Vier junge Politiker der Region stören sich an religiöser Werbung. Sie schätzen und achten zwar die Glaubensfreiheit und gestehen ein, dass Religion eine wichtige Basis für ethische Werte sein kann. Gleichzeitig finden sie aber, dass Werbung mit Bibelzitaten sowie eine Plakatkampagne mit Fragen zur Identität des Menschen – wie sie in den letzten Wochen aushingen – religiöse Gefühle verletzen, den Frieden gefährden und ihr sittliches Empfinden stören würden. Sie stellen zudem die Frage, wie weit die Vermarktung von Religion gehen dürfe.

Als Verantwortlicher einer der beiden Kampagnen nehme ich zu diesen Fragen und Äusserungen gerne Stellung. Vorab ist es begrüssenswert, wenn sich junge Menschen mit Kampagnen auseinandersetzen, welche die Grundfragen des Menschseins angehen. Der Religionsfriede in unserem Land wird aber nicht dadurch gefährdet, dass Kernaussagen der Bibel wieder ins Bewusstsein einer breiteren Öffentlichkeit kommen oder Fragen zum Menschsein gestellt werden. Im Gegenteil, wenn Religion tabuisiert und privatisiert wird, besteht diese Gefahr viel eher. Welche Werte ein Mensch auch immer vertritt, er wird sie eben gerade nicht nur im Privaten leben, sondern religiöse Überzeugungen und ethische Werte nimmt der Mensch überall hin mit. Gerade deshalb ist eine öffentliche Diskussion darüber, welche Werte zukunftstauglich sind und welche für eine Gesellschaft destruktiv sind, bitter nötig. Beide Kampagnen der letzten Wochen sind ein Beitrag, diese Wertediskussion wieder vermehrt öffentlich zu machen.

Es ist eine Illusion zu denken, Werbung sei grundsätzlich wertneutral und religionsfrei. Gerade Produktewerbung verbreitet heute sehr fragwürdige Werte. Ich denke an Geschlechter diskriminierende Werbung, an Materialismus-Vergötterung oder an Angstschürerei mit Plakaten. Sind die Kampagnen nicht immer hemmungsloser, weil christliche Werte in der Öffentlichkeit kaum mehr Bedeutung haben? Über viele Jahrzehnte waren biblische Inhalte und Werte hier allgemein bekannt. Entsprechend hat unsere Gesellschaft Respektierung der Menschenrechte, Rechtsstaat und Demokratie, ja auch Wohlstand und Sozialstaat entwickeln können. Diese Errungenschaften werden dann gestärkt, wenn religiöse und ethische Fragen in einer Gesellschaft öffentlich diskutiert werden. Eine Tabuisierung, wie es heute leider die Tendenz ist, würde vielleicht vordergründig niemanden vor den Kopf stossen, aber dem religiösen Wildwuchs Tür und Tor öffnen.

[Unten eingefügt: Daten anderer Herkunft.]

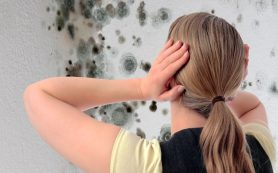 Борьба с плесенью: традиционные методы vs народные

Schliesslich könnte man fragen, was wohl eher das sittliche Empfinden der Bevölkerung stört. Ist es der Satz: „Von allen Seiten umgibst du mich und hältst deine Hand über mir.“ Oder der Slogan der Jungfreisinnigen unter einem knapp bedeckten Frauenpo: „Politik darf dir nicht am Arsch vorbei gehen!“ Die Lesenden mögen selber urteilen.